Failure to respond led to thousands of needless deaths in Africa - aid agencies

“Many donors wanted proof of a humanitarian catastrophe before acting to prevent one” – Oxfam, Save the Children.

TWO INTERNATIONAL CHARITIES have strongly criticised the international community for failing to take decisive action on early warnings of the food crisis in the Horn of Africa.

In a report published this morning, Oxfam and Save the Children said thousands of deaths occurred and millions of extra dollars were spent needlessly because of the delayed response.

Between 50,000 and 100,000 people died from April to August last year as a result of drought and more than half of them were children under five.

The report, tellingly entitled A Dangerous Delay, claims that a “culture of risk aversion caused a six-month delay in the large-scale aid effort”.

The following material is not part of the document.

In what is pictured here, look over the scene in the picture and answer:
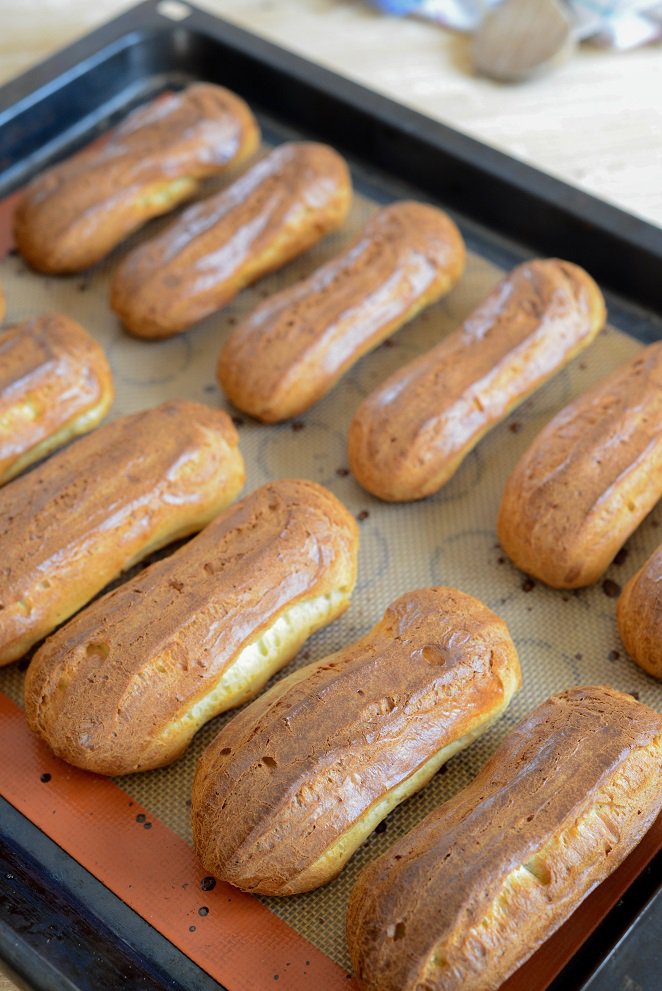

Humanitarian agencies and national governments were too slow to scale up their response to the crisis and many donors wanted proof of a humanitarian catastrophe before acting to prevent one.

Early-warning systems

The charities said that early-warning systems first forecast the emergency as early as August 2010 but the full-scale response was not launched until July 2011. At that point, malnutrition rates in parts of the region had gone far beyond the emergency threshold.

Save the Children and Oxfam say more funding for food emergencies should be sought and released as soon as the crisis signs are clear, rather than the current system which funds large scale emergency work only when hunger levels have reached tipping-point – by which time lives have already been lost and the cost of the response is much greater.

Both agencies have called on governments to overhaul their responses to food crises.

“We all bear responsibility for this dangerous delay that cost lives in East Africa and need to learn the lessons of the late response,” said Oxfam Ireland’s chief executive Jim Clarken.

It’s shocking that the poorest people are still bearing the brunt of a failure to respond swiftly and decisively. We know that acting early saves lives but collective risk aversion meant aid agencies were reluctant to spend money until they were certain there was a crisis.”

Some good action

The report found that some good work did take place in the affected region with early support for a number of families but much more was needed, said Oxfam.

The scale of the crisis outstripped the work being done so costly interventions had to take place, such as trucking water to 80,000 people each day as a last resort lifesaving mechanism at the cost of $3 million instead of pre-prepared water sources which would have cost $900,000.

Such early support could have kept animals healthy, markets functioning and malnutrition rates lower.

Today, Somalia’s food crisis is the worst in the world and hundreds of thousands of people remain at risk.